## Task brief:
Everything from the line with "Martínez denuncia que" to the end of the data below, both lines included, should be transcribed exactly; please omit the pictures.

## Data extract:
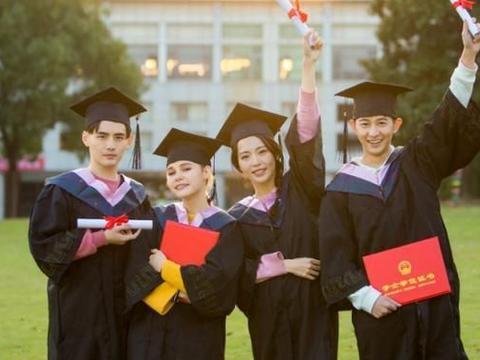 """中国这所大学的录取通知书,采用""""手写""""方式,网友:可以收藏"""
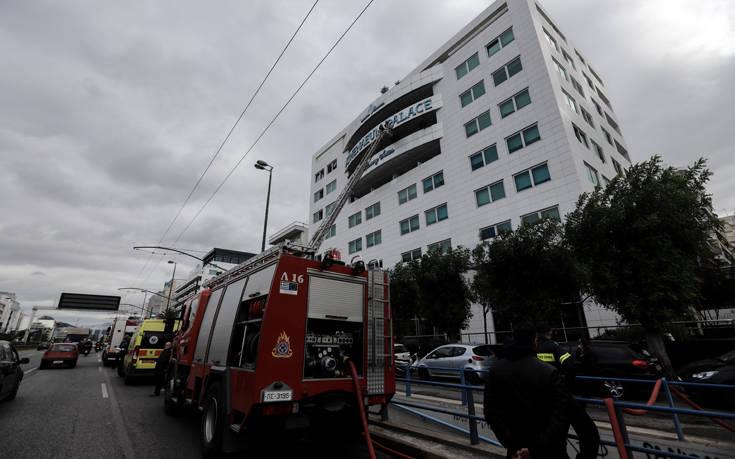 Φωτιά σε ξενοδοχείο στη Συγγρού: «Συνάδελφός μου έδειξε το δρόμο στους πυροσβέστες»
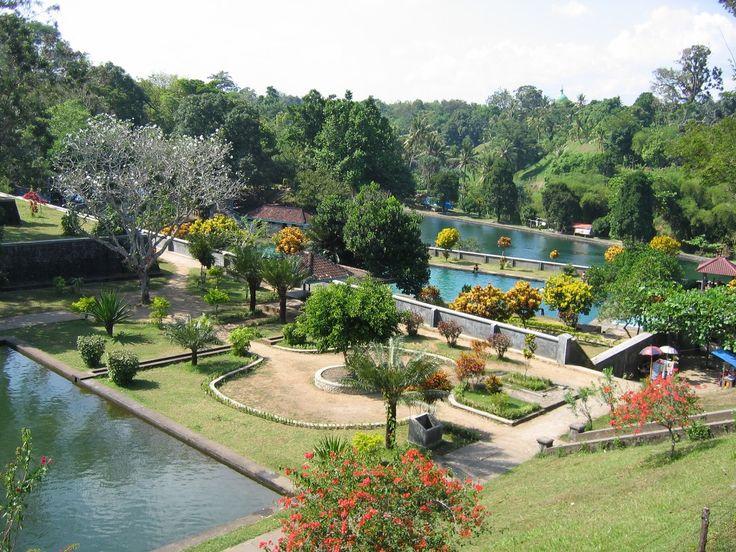 Menikmati segarnya air gunung rinjani tanpa harus mendaki tak lagi mustahil dengan mengunjungi Taman Narmada. Suasananya yang hijau nan bersih tak pelak membuat Dolaners ketagihan mengunjungi taman buatan berkonsep modern ini.[Photo by http://penabiru.com/]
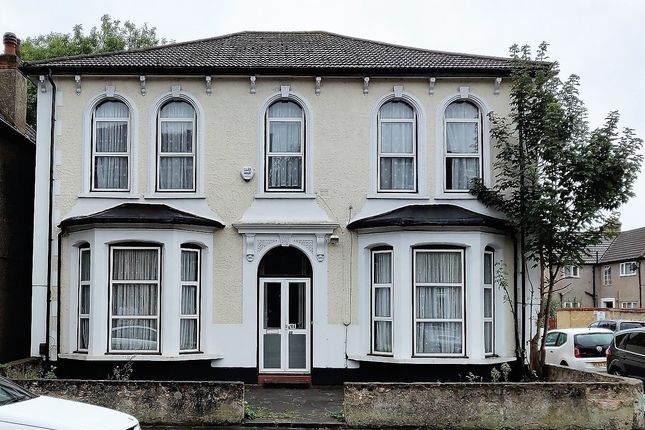 Thumbnail Detached house to rent in Campbell Road, Croydon, Surrey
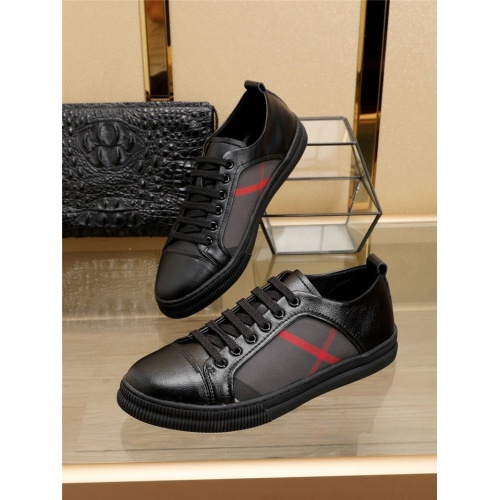 Burberry Casual Shoes For Men #769363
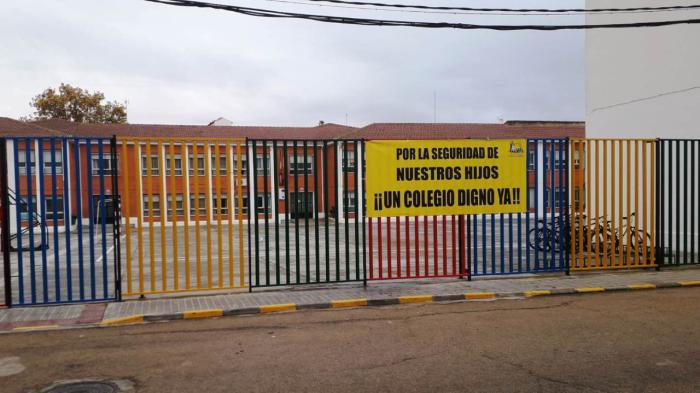 Martínez denuncia que el colegio de Mota del Cuervo lleva meses esperando a que la Junta arregle de sus baños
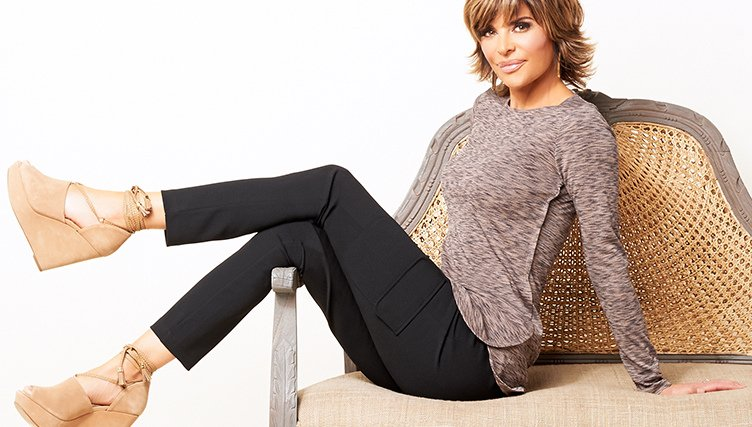 Today only (Oct. 23rd) the entire Lisa Rinna Collection is on Easy Pay! Shop now --> https://t.co/JLi6wRlpgT https://t.co/ZST6xAJgJQ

## Written reply:
 Martínez denuncia que el colegio de Mota del Cuervo lleva meses esperando a que la Junta arregle de sus baños
 Today only (Oct. 23rd) the entire Lisa Rinna Collection is on Easy Pay! Shop now --> https://t.co/JLi6wRlpgT https://t.co/ZST6xAJgJQ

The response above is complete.